CASE STUDY 5

Background

Reading

Tasks

Before Class
During/After Class

Data Wrangling

Data Visualization

# Use this R-Chunk to import all your datasets!
data <- tempfile("cs5excel", fileext = ".xlsx")
download("https://byuistats.github.io/M335/data/heights/Height.xlsx?raw=true",mode = "wb", destfile = data)
Height <- read_xlsx(data, skip = 2)
germanconscr <- read_dta(url("https://byuistats.github.io/M335/data/heights/germanconscr.dta"))  
germanprison <- read_dta(url("https://byuistats.github.io/M335/data/heights/germanprison.dta")) 
database <- read.dbf("B6090.DBF")
heights <- read_csv(url("https://github.com/hadley/r4ds/raw/master/data/heights.csv")) 
National <-read_sav(url("http://www.ssc.wisc.edu/nsfh/wave3/NSFH3%20Apr%202005%20release/main05022005.sav"))

Background

The Scientific American argues that humans have been getting taller over the years. As the data scientists that we are becoming, we would like to find data that validates this concept. Our challenge is to show different male heights across the centuries.

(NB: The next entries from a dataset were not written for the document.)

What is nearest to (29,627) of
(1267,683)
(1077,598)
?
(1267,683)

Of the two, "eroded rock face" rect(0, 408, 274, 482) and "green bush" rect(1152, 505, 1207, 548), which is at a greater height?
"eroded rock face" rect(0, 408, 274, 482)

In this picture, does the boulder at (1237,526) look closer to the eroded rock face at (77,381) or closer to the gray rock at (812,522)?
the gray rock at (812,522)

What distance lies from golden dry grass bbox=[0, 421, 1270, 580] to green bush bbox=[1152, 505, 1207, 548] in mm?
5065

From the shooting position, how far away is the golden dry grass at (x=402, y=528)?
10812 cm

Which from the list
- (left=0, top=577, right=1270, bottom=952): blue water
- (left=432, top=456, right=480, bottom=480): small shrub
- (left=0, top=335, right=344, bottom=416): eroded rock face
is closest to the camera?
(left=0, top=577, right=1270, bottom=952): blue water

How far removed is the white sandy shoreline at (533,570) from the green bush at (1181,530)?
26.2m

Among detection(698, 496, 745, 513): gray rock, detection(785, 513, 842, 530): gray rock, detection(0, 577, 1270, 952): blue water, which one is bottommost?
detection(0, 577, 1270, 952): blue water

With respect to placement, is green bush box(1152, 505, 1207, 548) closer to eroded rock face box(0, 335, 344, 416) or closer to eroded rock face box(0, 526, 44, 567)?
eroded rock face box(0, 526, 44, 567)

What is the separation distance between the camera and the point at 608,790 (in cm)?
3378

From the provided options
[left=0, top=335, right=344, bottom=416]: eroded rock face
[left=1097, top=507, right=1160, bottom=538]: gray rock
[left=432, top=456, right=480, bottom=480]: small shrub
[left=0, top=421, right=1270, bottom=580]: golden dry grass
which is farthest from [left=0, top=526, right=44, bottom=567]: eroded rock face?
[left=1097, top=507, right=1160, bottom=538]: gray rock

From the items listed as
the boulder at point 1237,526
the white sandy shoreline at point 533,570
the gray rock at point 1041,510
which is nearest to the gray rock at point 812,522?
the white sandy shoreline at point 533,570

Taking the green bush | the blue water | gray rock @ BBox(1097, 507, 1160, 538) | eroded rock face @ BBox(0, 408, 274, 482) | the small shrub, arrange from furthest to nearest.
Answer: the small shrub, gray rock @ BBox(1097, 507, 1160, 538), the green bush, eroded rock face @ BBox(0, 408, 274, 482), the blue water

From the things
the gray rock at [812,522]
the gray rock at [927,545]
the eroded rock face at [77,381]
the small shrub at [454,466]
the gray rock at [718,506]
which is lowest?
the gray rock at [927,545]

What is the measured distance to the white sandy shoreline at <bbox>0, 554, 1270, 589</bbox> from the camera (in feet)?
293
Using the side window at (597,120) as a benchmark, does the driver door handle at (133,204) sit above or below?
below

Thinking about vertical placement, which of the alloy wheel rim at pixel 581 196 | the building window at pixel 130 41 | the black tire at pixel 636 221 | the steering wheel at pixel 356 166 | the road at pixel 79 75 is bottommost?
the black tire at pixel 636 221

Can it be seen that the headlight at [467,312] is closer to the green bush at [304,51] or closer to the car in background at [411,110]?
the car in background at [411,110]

This project is not as severe as the two quotes below, but it will give you a taste of pulling various data and file formats together into “tidy” data for visualization and analysis. You will not need to search for data as all the files are listed here

1.“Classroom data are like teddy bears and real data are like a grizzly bear with salmon blood dripping out its mouth.” - Jenny Bryan
2. “Up to 80% of data analysis is spent on the process of cleaning and preparing data” - Hadley Wickham

Reading

[X] foreign R Package and read.dbf()’

Tasks

Before Class

[X] Use the correct functions from library(haven) , library(readr), and library(readxl) to load the 6 data sets listed here

[X] Tidy the Worldwide estimates .xlsx file

Make sure the file is in long format with year as a column. See here for an example of the final format.
Use the separate() and mutate() functions to create a decade column.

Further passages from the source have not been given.